··· Text shown ···

Home | Politics | Communism and democracy – a living legacy

Communism and democracy – a living legacy

image
Political actors must always reckon with natural limits, structural bias, institutional inertia, vested interests and the actions of their opponents...

 

 

 

 

David Purdy

 

 

 

Political actors must always reckon with natural limits, structural bias, institutional inertia, vested interests and the actions of their opponents, not to mention irreducible uncertainty about the future. Book review.

Mike Makin-Waite seconded the motion to dissolve the Communist Party of Great Britain as a delegate to its final Congress in 1991. He was then active in the CPGB’s successor organisation, Democratic Left, and remains involved in networks concerned with the history of the left.

 

In this book, Communism and Democracy: History, Debates, Potentials (Lawrence and Wishart, 2017), he offers a fresh and unflinching overview of the history of communism from its roots in the European Enlightenment of the eighteenth century to the collapse of communist regimes in Eastern Europe and the USSR, the demise of the international communist movement and the emergence of a global capitalist system from which the “spectre” of communism has been banished.

 

His central concern is the troubled relationship between communism and democracy.

 

Those of us who still aspire to replace neo-liberal capitalism by a fairer, greener, happier, more democratic and less divided world cannot avoid looking backward if we are to move forward. For one thing, whenever even modest proposals are mooted to re-regulate markets, increase spending on public services or make the tax system less regressive, our opponents are quick to invoke the ghosts of Marx, Lenin and Stalin.

··· Recorded information ···

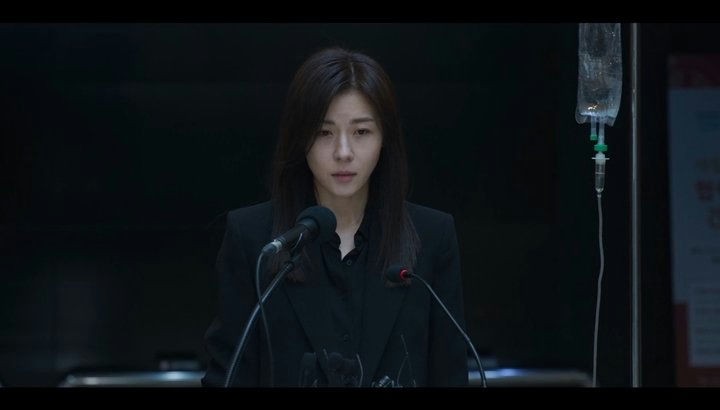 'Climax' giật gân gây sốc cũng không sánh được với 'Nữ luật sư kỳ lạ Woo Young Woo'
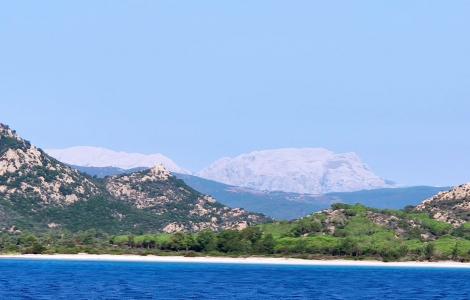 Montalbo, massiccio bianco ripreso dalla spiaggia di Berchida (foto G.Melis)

···

▶ _Exercises_:
(1) In the book review, what year was the final Congress of the Communist Party of Great Britain?
(2) List every modest proposal that, according to the book review, prompts opponents to invoke the ghosts of Marx, Lenin and Stalin.
(3) Please print the part of the book review that opens with the words containing "In this book, Communism" and closes with "has been banished.".

▶ _Task answers_:
(1) 1991

(2)
- Re-regulate markets
- Increase spending on public services
- Make the tax system less regressive

(3)
In this book, Communism and Democracy: History, Debates, Potentials (Lawrence and Wishart, 2017), he offers a fresh and unflinching overview of the history of communism from its roots in the European Enlightenment of the eighteenth century to the collapse of communist regimes in Eastern Europe and the USSR, the demise of the international communist movement and the emergence of a global capitalist system from which the “spectre” of communism has been banished.